Spatial relationship data:
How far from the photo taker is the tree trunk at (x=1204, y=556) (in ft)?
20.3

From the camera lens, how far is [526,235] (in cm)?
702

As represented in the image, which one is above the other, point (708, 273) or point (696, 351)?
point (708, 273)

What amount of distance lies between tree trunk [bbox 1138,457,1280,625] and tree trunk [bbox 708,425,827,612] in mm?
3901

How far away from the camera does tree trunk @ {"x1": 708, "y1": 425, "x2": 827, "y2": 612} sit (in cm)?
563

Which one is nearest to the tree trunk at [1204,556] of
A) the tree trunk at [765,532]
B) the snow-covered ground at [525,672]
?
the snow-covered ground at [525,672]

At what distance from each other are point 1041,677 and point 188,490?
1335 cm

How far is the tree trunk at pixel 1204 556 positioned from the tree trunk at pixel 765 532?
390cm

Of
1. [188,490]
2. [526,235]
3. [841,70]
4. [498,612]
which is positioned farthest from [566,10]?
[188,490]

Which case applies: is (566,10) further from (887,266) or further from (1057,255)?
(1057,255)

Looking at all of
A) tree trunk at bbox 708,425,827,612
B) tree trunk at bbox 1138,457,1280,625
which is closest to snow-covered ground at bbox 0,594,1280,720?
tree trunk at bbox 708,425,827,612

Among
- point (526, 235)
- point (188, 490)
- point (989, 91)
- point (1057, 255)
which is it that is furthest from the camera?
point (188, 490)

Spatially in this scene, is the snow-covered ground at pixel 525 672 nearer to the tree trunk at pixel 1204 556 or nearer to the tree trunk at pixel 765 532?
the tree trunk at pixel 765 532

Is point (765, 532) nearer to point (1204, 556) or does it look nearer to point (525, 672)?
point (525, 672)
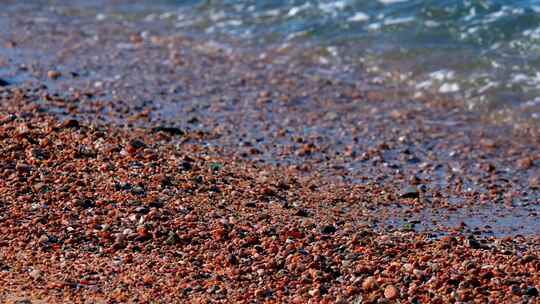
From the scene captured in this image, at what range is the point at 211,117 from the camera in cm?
878

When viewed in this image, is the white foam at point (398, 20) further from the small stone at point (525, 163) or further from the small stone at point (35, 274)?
the small stone at point (35, 274)

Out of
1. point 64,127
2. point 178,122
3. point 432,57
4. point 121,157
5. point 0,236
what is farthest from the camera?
point 432,57

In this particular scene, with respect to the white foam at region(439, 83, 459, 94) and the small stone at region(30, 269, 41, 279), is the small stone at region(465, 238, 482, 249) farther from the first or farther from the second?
the white foam at region(439, 83, 459, 94)

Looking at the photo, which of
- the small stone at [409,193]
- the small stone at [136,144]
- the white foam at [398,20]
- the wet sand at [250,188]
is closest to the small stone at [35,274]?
the wet sand at [250,188]

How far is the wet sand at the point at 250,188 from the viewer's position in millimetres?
5312

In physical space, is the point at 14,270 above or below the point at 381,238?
above

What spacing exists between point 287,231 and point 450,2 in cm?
705

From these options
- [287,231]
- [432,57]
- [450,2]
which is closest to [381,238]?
[287,231]

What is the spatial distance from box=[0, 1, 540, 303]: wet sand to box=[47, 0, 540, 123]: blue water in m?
0.47

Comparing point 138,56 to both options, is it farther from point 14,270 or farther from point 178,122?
point 14,270

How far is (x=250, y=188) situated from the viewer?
6.74 m

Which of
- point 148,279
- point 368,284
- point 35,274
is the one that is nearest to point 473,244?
point 368,284

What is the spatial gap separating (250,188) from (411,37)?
5.13 meters

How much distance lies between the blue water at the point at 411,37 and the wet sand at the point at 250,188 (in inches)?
18.4
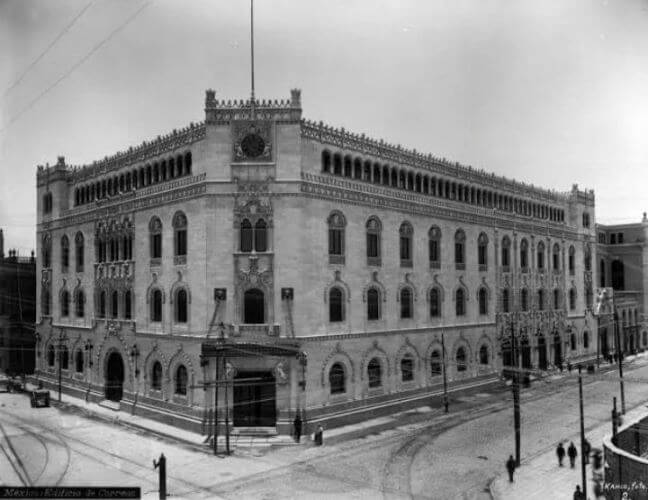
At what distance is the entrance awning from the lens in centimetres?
3362

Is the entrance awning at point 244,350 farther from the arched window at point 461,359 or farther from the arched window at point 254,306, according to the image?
the arched window at point 461,359

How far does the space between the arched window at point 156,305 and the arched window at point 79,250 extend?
36.3ft

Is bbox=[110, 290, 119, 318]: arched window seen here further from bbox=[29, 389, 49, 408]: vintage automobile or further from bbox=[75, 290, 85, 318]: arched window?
bbox=[29, 389, 49, 408]: vintage automobile

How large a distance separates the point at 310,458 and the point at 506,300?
93.5 feet

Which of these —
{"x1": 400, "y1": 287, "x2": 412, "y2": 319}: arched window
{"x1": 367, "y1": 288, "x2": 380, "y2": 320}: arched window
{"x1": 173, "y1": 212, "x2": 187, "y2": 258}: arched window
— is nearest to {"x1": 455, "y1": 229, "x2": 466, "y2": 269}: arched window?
{"x1": 400, "y1": 287, "x2": 412, "y2": 319}: arched window

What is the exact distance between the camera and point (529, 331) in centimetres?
5419

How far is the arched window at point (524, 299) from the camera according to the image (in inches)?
2092

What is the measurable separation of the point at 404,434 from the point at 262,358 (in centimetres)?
950

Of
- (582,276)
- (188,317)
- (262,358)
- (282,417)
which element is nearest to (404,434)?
(282,417)

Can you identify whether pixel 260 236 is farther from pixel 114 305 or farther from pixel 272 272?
pixel 114 305

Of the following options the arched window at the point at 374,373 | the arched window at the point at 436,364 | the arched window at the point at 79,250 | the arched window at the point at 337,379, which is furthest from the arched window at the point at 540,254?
the arched window at the point at 79,250

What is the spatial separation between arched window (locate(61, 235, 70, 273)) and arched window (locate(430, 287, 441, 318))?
2982 cm

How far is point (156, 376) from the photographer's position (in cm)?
3841

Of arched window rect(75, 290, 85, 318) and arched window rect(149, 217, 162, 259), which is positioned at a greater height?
arched window rect(149, 217, 162, 259)
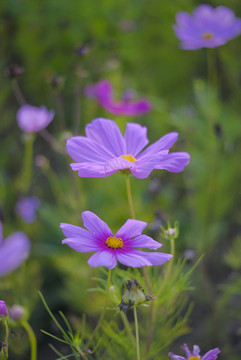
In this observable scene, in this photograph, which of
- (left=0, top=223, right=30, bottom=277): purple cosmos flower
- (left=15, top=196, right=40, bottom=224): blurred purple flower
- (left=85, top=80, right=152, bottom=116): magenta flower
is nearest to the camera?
(left=0, top=223, right=30, bottom=277): purple cosmos flower

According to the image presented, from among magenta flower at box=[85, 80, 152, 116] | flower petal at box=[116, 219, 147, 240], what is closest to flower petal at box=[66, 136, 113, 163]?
flower petal at box=[116, 219, 147, 240]

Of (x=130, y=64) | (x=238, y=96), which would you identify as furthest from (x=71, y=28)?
(x=238, y=96)

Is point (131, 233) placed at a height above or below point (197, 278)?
above

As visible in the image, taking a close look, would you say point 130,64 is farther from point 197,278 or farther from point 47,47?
point 197,278

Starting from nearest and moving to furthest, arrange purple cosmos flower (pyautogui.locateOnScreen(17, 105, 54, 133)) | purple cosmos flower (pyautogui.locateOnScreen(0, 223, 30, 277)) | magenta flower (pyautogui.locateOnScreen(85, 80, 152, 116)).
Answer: purple cosmos flower (pyautogui.locateOnScreen(0, 223, 30, 277))
purple cosmos flower (pyautogui.locateOnScreen(17, 105, 54, 133))
magenta flower (pyautogui.locateOnScreen(85, 80, 152, 116))

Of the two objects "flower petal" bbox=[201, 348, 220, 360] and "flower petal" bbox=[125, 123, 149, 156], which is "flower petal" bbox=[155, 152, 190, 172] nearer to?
"flower petal" bbox=[125, 123, 149, 156]

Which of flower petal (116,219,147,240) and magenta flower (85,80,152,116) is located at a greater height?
magenta flower (85,80,152,116)

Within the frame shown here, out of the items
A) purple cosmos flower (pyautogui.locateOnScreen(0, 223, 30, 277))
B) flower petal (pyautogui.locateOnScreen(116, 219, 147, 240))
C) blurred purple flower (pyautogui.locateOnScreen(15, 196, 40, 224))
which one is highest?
purple cosmos flower (pyautogui.locateOnScreen(0, 223, 30, 277))
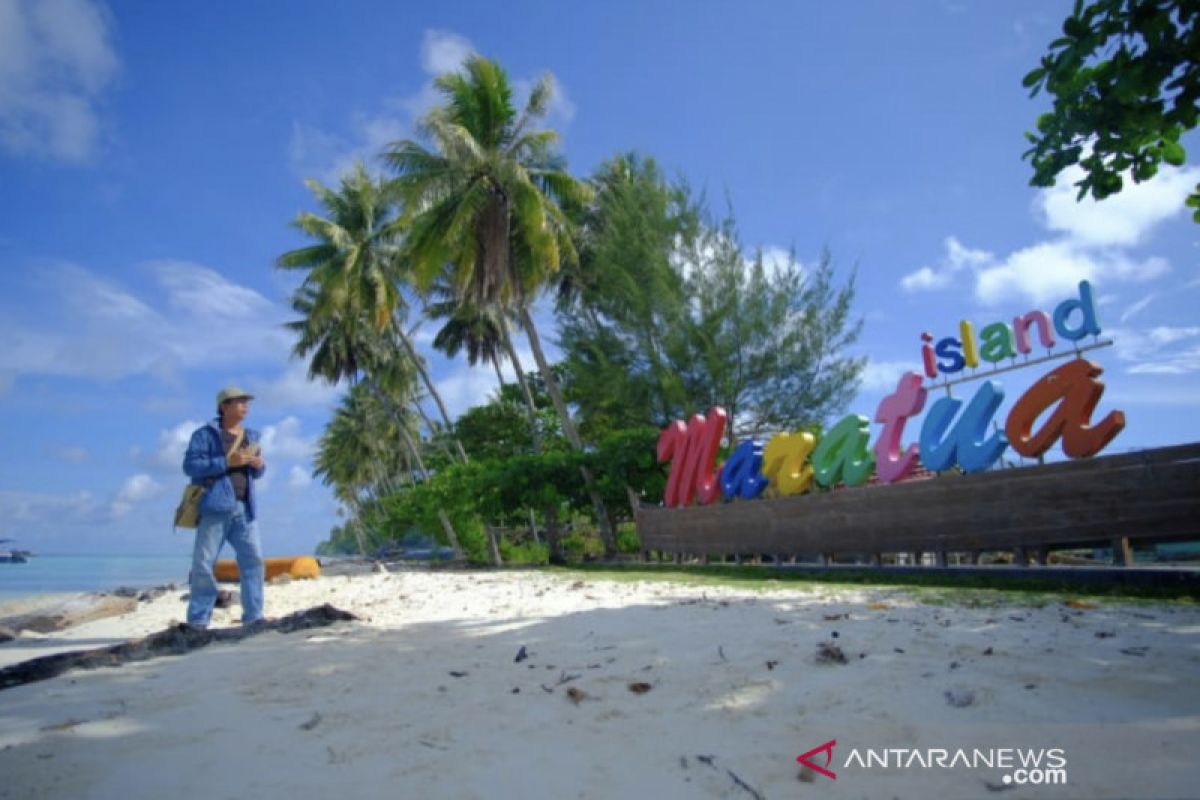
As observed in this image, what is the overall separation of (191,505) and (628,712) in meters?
4.53

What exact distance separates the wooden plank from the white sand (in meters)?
3.24

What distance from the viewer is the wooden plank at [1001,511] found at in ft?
24.1

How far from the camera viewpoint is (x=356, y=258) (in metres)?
24.4

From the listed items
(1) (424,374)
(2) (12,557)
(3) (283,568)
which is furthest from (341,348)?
(2) (12,557)

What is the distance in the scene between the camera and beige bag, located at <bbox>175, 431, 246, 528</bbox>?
5.74 meters

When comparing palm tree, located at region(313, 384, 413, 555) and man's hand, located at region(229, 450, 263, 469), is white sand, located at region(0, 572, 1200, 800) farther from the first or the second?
palm tree, located at region(313, 384, 413, 555)

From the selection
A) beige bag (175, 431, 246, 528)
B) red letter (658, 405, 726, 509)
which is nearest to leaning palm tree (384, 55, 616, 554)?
red letter (658, 405, 726, 509)

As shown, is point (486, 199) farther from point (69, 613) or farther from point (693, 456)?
point (69, 613)

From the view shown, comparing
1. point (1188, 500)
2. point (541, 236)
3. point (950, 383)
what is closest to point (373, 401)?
point (541, 236)

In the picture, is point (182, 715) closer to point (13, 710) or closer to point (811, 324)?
point (13, 710)

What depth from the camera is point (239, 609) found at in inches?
295

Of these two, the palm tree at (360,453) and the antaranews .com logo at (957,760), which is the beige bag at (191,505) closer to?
the antaranews .com logo at (957,760)

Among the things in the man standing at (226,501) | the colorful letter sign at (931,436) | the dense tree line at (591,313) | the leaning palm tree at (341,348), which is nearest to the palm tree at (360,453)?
the leaning palm tree at (341,348)

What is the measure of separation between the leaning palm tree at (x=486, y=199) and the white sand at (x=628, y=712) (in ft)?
45.5
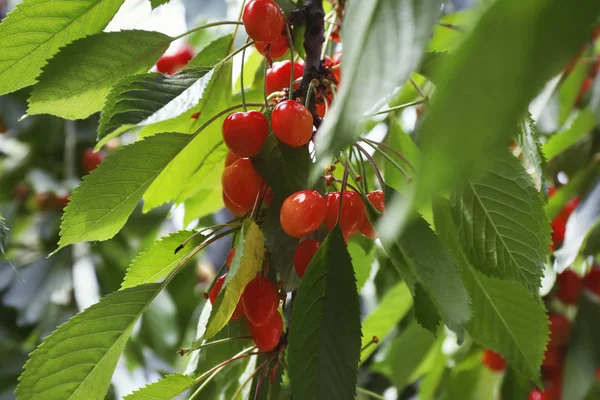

▶ [Brief]: Rewrite the stretch from the line containing "Among the things" through the end of the data, replacing "measure of separation" with "distance" and leaving everything else unchanged. Omit the pictures from your answer.

▶ [Exercise response]:
Among the things in the man standing at (226,501) | the colorful letter sign at (931,436) | the dense tree line at (591,313) | the leaning palm tree at (341,348), which is nearest to the palm tree at (360,453)?
the leaning palm tree at (341,348)

What is the distance between the leaning palm tree at (x=486, y=199) and the white sand at (x=628, y=712) (in ft)?
45.5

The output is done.